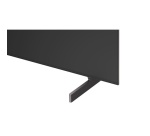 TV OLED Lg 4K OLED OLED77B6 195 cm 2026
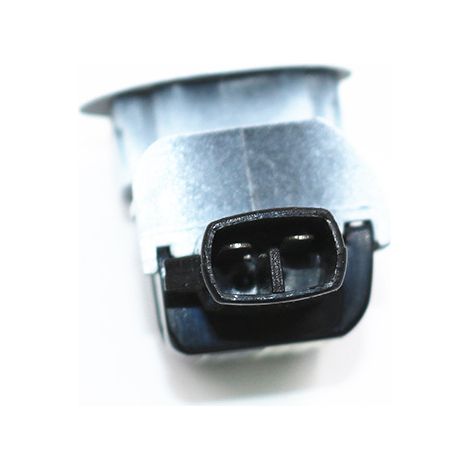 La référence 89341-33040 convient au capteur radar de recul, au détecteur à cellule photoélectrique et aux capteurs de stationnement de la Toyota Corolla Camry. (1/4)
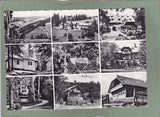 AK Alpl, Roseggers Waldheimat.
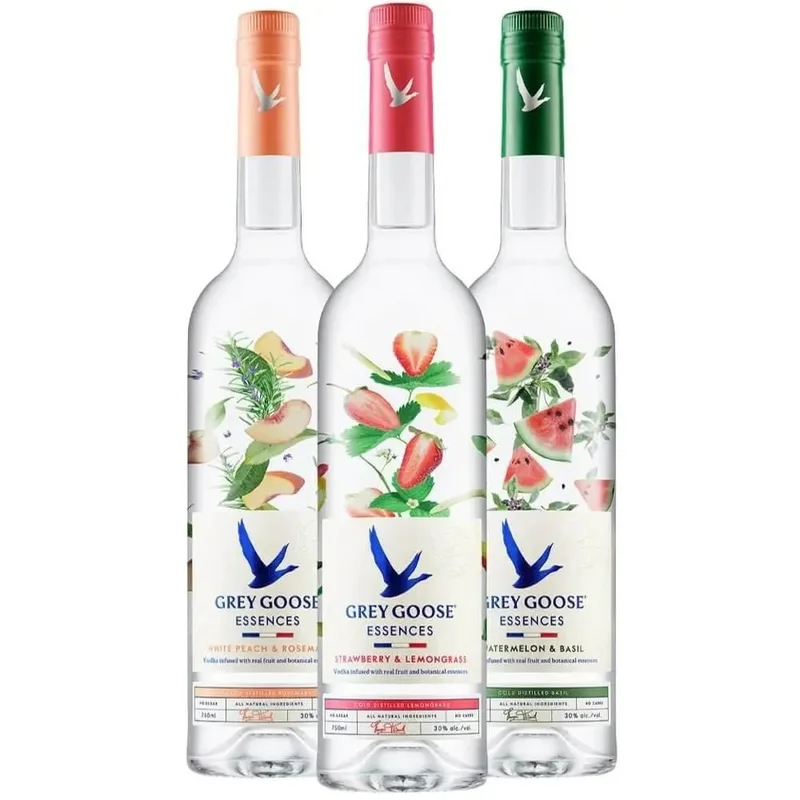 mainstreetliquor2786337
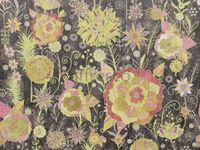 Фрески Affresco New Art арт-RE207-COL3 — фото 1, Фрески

***

Task instructions
Write out every line of the material above word for word, leaving out the pictures.

Task solution
 TV OLED Lg 4K OLED OLED77B6 195 cm 2026
 La référence 89341-33040 convient au capteur radar de recul, au détecteur à cellule photoélectrique et aux capteurs de stationnement de la Toyota Corolla Camry. (1/4)
 AK Alpl, Roseggers Waldheimat.
 mainstreetliquor2786337
 Фрески Affresco New Art арт-RE207-COL3 — фото 1, Фрески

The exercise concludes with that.